Add to this spatial overload that my calendar likes to present itself sometimes in a month format, and other times by week. Worse yet, on some of my calendar interfaces the months scroll in a left-right orientation, and on other interfaces the months scroll up-down.

I also have to jump back and forth between my keyboard and my mouse. That’s another brain complication with spatial implications. Individually, every component I mentioned is simple. It only becomes a problem when they are clustered.

So what’s the solution?

First, you want to separate your keyboard tasks from the clicking tasks. I want to do all of my clicking first and my typing of descriptions at the end. My Droid calendar interface asks me for the “What,” then makes me click something else, then I must rotate the roulette wheel, then go back to typing for the “Where” and the “Description.” Meanwhile, my brain stubbornly believes the “What” box and the “Description” box should be the same thing. If I’m entering “Bob’s birthday,” what is the “What” and which is the “Description”? Stop screwing with me, Google!

Now let’s consider my brilliant new calendar interface idea. The date and time need to be arranged on a single screen using the same spatial metaphor. On the left you have years, starting from the current year at the top and ascending. The user clicks one to select. No scrolling needed.

On the same screen, to the right of the years column is the month column, with January at the top, descending to December at the bottom. The user clicks a month, no scrolling needed.

To the right of the month column is a column for the hour, with Midnight at the top, descending through the hours. The range between 6 AM and 6PM would be shaded to call out the normal workday range. Click once for the hour.

Next is the minutes column, from zero at the top to 55 at the bottom, in 5-minute increments. The 15/30/45 increments would be larger for easy selection.

With this model, time is organized from big (year) to small (minutes), from left to right, just as you would expect. And it requires your mind to stay in one spatial model throughout. It might require some tweaking to make it finger-friendly for smartphone screens, but that seems doable. Perhaps on the day column, where you need to fit 31 choices, touching it once zooms the general area of your choice so the next click can pick the date with more specificity, then it unzooms.

And I suppose you need another column at the end to pick the length of the meeting.

While I’m complaining, get rid of the “All day” default. If I want a meeting with no start or stop, let me specify the date without the time and move to the next screen.

I’m sure my approach has its own problems. The main idea is to keep the user’s brain in the same spatial processing model throughout the process.

On a related note, I wonder if this brain overload problem is more important to our daily lives than we notice. For example, I have a hypothesis that ping pong can cure attention deficit disorder. A good player will focus intensely on the ball at the moment of impact and instantly switch his attention to the other player, and the larger strategy, until the ball is struck on the other side of the table. In the course of a match, a player quickly switches from intense concentration on the ball to a broader concentration and back hundreds of times. Does the brain of a ping pong player become extra good at controlling concentration as needed?

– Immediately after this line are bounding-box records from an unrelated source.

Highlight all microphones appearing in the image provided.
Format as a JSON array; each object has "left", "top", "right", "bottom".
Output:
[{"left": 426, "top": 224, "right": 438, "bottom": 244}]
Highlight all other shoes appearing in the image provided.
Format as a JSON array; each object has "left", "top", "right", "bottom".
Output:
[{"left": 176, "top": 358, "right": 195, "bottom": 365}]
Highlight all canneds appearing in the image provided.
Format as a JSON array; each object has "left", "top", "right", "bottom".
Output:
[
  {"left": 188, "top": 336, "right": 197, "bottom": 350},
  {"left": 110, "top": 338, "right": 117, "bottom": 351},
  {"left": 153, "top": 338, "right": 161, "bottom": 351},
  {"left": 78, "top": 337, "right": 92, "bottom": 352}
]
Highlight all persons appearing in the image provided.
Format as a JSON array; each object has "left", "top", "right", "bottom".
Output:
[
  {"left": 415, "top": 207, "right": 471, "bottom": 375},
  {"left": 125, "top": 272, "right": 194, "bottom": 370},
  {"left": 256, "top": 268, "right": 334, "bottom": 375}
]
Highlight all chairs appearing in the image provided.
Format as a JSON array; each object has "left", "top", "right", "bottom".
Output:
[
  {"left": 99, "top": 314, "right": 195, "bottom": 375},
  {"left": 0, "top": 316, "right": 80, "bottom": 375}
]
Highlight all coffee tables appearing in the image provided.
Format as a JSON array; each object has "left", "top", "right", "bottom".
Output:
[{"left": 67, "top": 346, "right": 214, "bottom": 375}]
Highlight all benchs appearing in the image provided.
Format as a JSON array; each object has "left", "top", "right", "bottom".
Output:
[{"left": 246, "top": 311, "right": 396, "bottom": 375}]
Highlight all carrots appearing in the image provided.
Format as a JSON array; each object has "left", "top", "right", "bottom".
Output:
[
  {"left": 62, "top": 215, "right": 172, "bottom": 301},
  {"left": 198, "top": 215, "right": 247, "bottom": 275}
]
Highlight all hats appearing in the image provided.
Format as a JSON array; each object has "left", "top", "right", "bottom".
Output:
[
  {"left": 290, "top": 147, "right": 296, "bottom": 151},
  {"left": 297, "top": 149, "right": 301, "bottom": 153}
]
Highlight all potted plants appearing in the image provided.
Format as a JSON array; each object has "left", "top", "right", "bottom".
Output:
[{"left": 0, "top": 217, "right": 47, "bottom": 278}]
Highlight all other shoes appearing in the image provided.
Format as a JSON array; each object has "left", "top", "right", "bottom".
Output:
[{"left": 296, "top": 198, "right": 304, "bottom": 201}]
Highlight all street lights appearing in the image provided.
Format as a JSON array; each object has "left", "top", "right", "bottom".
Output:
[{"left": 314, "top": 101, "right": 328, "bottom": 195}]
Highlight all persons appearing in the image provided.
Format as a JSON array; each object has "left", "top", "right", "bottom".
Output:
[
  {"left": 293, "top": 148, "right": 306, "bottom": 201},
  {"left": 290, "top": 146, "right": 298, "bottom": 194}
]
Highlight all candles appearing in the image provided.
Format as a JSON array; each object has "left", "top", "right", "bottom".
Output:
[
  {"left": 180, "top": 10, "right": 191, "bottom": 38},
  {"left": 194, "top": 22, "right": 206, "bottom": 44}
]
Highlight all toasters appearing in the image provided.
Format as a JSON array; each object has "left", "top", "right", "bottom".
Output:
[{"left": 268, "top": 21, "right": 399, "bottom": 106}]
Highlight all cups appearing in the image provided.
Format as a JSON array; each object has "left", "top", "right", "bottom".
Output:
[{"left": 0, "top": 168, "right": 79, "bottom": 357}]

And is it possible to manipulate people, in terms of marketing or sales, by cleverly overloading the resistance areas of the brain with the sort of thought processes that are meant to exhaust it? That’s probably happening now, but in more of an accidental and trial-and-error way. What if we discovered that asking for a favor works best when the other person is involved in a certain type of mental task?

I need to go combine some spatial planning with some language processing tasks and make a comic now.